Stained Glass Art by Graham Jones

 

Graham Jones has been a powerful influence as a glass artist for many years. Many artists relate that when they saw what Jones could achieve with glass artwork it opened their eyes to whole new vistas of potential.

During the 1980s and early 90’s he worked exclusively with leaded glass, but over the next decade more and more of this work was realised using enamelled colour, both transparent and opaque, on large panels of float glass.

As a stained-glass artist, Jones always had a very liberated approach to the medium, using the techniques of acid-etching and painting but always trying to create a loose, spontaneous and dynamic relationship with these craft-based skills – much more like Jackson Pollock than Mondrian.

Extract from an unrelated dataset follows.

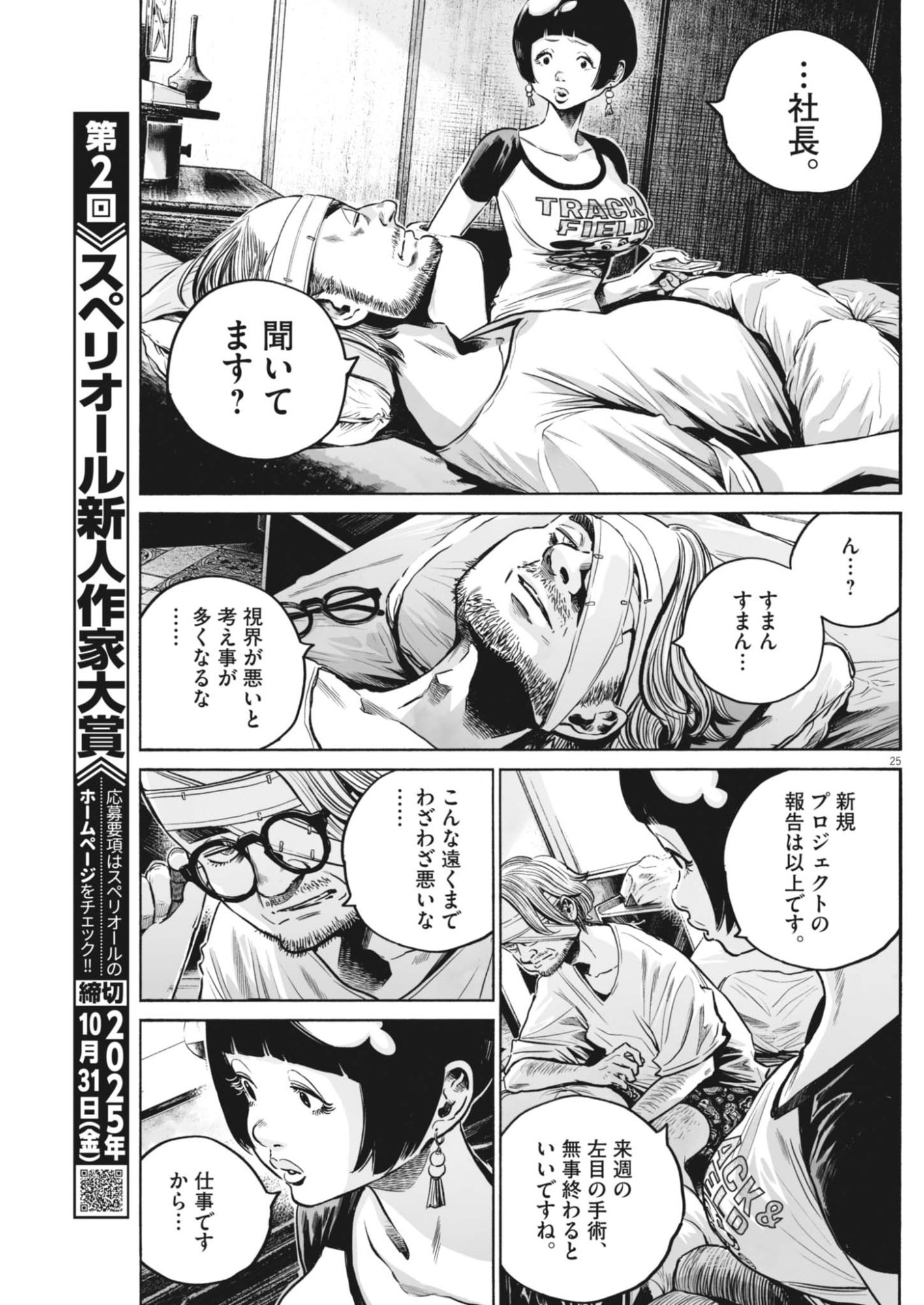 Mujina into the Deep - Chapter 8.1 - Page 25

Being a painter, and himself a superb craftsman in glass, Jones was at first sceptical about the capacity of screen-printed enamels on float glass to do any sort of justice to his vision. However, over time he realised he could use these techniques to convert the flat and inanimate surface of float glass into something alive and dynamic. The colours he was painting in, although printed, could capture the energy of his original brushstroke. Having always revelled in the texture and the uniqueness of each piece of genuine mouth-blown glass Jones found he could create texture in float glass. The major difference is that now he is more likely to be putting the resists for the acid on with a broom than with a small paintbrush. The scale may be different but the effect is the same.

As the images above show, Jones is primarily a painter who works in glass, converting his canvases into large expressionistic works of art. He is a wonderful colourist, actively seeking to create some form of dynamic tension in his works, otherwise, they will “lack any real life”. Now based in southwest England, he has made works for sites on almost every continent and in every imaginable context, particularly in synagogues and churches and Corporate Headquarters.

Most recently he completed a 520 sqm project for Hong Kong Airport. This used a mixture of airbrushed transparent enamels onto slumped glass, and a rear layer of digitally printed enamels to add myriad details to the overall compositions.